As I said, from advice on here, plus a couple of times of trial and error. But mostly lots of reading of experiments like the ones I posted above.

The old school thought was that bittering happened at 45-60 minutes, flavor happened at 15-30 minutes, and aroma happened at 5-15 minutes. Those have since been contested, and people have begun to realize that it's pretty much all bitterness with a little flavor beyond 20 minutes. But from 0-20, it's still pretty much some bitterness mixed with variations of flavor and aroma. I still like to do 10, 5, and hopstand additions, as I mentioned.

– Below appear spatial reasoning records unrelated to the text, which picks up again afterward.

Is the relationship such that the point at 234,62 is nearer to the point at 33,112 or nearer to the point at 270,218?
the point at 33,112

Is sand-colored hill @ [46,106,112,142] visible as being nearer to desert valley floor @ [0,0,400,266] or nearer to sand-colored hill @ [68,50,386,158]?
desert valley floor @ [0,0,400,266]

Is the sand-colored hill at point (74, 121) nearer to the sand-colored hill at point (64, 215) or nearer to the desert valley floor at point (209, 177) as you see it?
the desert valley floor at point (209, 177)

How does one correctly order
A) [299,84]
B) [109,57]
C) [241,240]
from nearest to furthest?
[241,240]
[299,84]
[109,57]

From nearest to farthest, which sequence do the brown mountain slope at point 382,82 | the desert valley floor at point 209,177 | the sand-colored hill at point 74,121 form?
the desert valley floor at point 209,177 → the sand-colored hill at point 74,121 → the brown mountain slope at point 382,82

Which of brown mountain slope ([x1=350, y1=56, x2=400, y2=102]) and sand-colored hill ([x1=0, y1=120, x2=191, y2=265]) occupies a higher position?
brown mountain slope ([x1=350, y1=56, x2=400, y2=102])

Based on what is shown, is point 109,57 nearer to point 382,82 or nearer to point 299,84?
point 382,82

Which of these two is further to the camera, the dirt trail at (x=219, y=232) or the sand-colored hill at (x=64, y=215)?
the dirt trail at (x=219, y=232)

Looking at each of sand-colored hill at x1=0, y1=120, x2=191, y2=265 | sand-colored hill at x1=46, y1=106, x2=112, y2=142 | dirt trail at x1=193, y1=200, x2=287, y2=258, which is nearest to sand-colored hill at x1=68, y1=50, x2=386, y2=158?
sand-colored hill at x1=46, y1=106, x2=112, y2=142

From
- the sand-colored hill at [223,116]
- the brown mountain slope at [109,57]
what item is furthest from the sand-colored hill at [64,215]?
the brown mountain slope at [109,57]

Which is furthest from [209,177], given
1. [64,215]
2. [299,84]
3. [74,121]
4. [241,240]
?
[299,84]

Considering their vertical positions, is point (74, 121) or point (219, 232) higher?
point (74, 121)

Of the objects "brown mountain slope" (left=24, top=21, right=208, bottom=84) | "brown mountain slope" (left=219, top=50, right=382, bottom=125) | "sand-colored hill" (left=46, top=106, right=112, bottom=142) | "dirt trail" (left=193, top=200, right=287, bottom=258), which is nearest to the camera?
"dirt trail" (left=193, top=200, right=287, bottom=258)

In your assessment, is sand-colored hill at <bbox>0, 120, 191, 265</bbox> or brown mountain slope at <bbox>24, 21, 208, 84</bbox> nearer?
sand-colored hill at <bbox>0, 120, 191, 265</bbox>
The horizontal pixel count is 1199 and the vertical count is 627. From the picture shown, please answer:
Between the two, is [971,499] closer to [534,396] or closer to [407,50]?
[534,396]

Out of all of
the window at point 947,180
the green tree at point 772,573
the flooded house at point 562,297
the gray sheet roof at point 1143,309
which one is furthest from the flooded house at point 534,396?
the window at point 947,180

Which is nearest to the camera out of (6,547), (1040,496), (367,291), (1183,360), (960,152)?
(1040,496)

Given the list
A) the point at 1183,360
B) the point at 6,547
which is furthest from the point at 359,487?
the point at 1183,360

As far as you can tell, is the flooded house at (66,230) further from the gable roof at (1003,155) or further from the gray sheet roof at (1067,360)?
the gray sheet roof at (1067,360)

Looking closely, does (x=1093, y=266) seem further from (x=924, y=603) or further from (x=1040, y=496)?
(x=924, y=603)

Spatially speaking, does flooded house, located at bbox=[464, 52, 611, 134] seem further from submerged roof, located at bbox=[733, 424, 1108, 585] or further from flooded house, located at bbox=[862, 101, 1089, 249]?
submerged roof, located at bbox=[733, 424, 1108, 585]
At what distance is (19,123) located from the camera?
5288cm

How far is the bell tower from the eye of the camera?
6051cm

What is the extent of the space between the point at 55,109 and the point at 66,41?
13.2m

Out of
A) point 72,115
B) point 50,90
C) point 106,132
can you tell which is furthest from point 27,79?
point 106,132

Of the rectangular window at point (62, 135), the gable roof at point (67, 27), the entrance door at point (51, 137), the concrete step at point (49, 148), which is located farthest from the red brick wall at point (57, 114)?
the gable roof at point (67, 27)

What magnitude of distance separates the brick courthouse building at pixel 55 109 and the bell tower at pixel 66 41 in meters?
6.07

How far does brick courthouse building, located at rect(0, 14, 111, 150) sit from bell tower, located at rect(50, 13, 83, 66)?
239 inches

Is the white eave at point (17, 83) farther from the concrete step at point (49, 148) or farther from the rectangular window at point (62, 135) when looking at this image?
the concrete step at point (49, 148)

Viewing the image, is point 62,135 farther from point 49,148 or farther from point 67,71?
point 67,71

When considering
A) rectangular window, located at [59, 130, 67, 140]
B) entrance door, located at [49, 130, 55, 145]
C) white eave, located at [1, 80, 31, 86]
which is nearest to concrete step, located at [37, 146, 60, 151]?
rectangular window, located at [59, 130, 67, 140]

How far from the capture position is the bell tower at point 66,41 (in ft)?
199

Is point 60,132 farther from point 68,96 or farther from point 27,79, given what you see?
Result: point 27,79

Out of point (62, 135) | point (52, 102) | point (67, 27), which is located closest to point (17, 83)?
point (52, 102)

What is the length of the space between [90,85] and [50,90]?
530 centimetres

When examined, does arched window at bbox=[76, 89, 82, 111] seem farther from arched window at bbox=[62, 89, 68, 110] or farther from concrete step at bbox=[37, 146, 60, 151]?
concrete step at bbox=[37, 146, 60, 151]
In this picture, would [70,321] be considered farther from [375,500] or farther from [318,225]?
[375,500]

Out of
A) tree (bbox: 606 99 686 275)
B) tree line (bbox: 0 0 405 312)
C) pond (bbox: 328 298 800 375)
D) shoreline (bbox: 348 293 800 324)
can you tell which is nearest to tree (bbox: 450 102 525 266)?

There could possibly still be merit to doing 15, 10, 5, and hopstand additions, but the problem there becomes costs vs. flavor/aroma. If I had all the money in the world, I would build my IPAs with all kinds of additions, because each will certainly add it's own characteristic. But I'm too cheap/efficient-minded to bother with that. So I typically just do a 60-min bittering, plus lots of late additions.

Although, there's a great article coming out very soon by @m00ps who is a guy that typically advocates for more hopstand and dry hop additions and less boil additions.
So, ibu is not a good method of measuring perceived bitterness? Thankyou for all of your help!
 
So, ibu is not a good method of measuring perceived bitterness? Thankyou for all of your help!

Perceived bitterness is a bit tricky. There have been studies that show that increased hop aroma, also increased perceived bitterness. Obviously real bitterness will always be there, but with lots of hop aroma, our brains are tricked into more perceived bitterness. It's still an area that is being scientifically researched/discovered.